使用 microTVM Autotuning#

原作者:

本教程解释如何使用 C 运行时自动调优模型。

import os
import json
import numpy as np
import pathlib

import tvm
from tvm.relay.backend import Runtime

use_physical_hw = bool(os.getenv("TVM_MICRO_USE_HW"))

定义模型#

首先,在 Relay 中定义要在设备上执行的模型。然后从 Relay 模型创建 IRModule,并用随机数填充参数。

data_shape = (1, 3, 10, 10)
weight_shape = (6, 3, 5, 5)

data = tvm.relay.var("data", tvm.relay.TensorType(data_shape, "float32"))
weight = tvm.relay.var("weight", tvm.relay.TensorType(weight_shape, "float32"))

y = tvm.relay.nn.conv2d(
    data,
    weight,
    padding=(2, 2),
    kernel_size=(5, 5),
    kernel_layout="OIHW",
    out_dtype="float32",
)
f = tvm.relay.Function([data, weight], y)

relay_mod = tvm.IRModule.from_expr(f)
relay_mod = tvm.relay.transform.InferType()(relay_mod)

weight_sample = np.random.rand(
    weight_shape[0], weight_shape[1], weight_shape[2], weight_shape[3]
).astype("float32")
params = {"weight": weight_sample}

定义目标#

现在我们定义描述执行环境的 TVM 目标。这看起来与其他 microTVM 教程中的目标定义非常相似。与此同时,选择 C 运行时来代码生成我们的模型。

在物理硬件上运行时,选择描述该硬件的 target 和 board。本教程中可以从 PLATFORM 列表中选择多个硬件目标。在运行本教程时,您可以通过传递 –platform 参数来选择平台。

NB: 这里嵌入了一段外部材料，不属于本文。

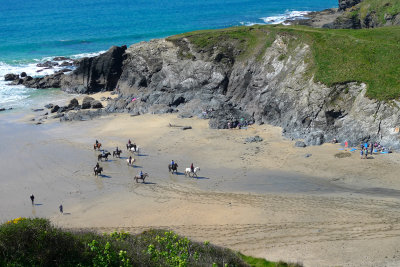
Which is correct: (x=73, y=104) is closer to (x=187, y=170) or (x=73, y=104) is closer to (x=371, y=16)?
(x=187, y=170)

RUNTIME = Runtime("crt", {"system-lib": True})
TARGET = tvm.target.target.micro("host")

# Compiling for physical hardware
# --------------------------------------------------------------------------
#  When running on physical hardware, choose a TARGET and a BOARD that describe the hardware. The
#  STM32L4R5ZI Nucleo target and board is chosen in the example below.
if use_physical_hw:
    boards_file = pathlib.Path(tvm.micro.get_microtvm_template_projects("zephyr")) / "boards.json"
    with open(boards_file) as f:
        boards = json.load(f)

    BOARD = os.getenv("TVM_MICRO_BOARD", default="nucleo_l4r5zi")
    TARGET = tvm.target.target.micro(boards[BOARD]["model"])

提取优化任务#

不是所有的算子在上面打印的 Relay 程序可以调谐。有些非常简单,只定义了单个实现;其他任务作为调优任务没有意义。使用 extract_from_program,可以生成可调任务列表。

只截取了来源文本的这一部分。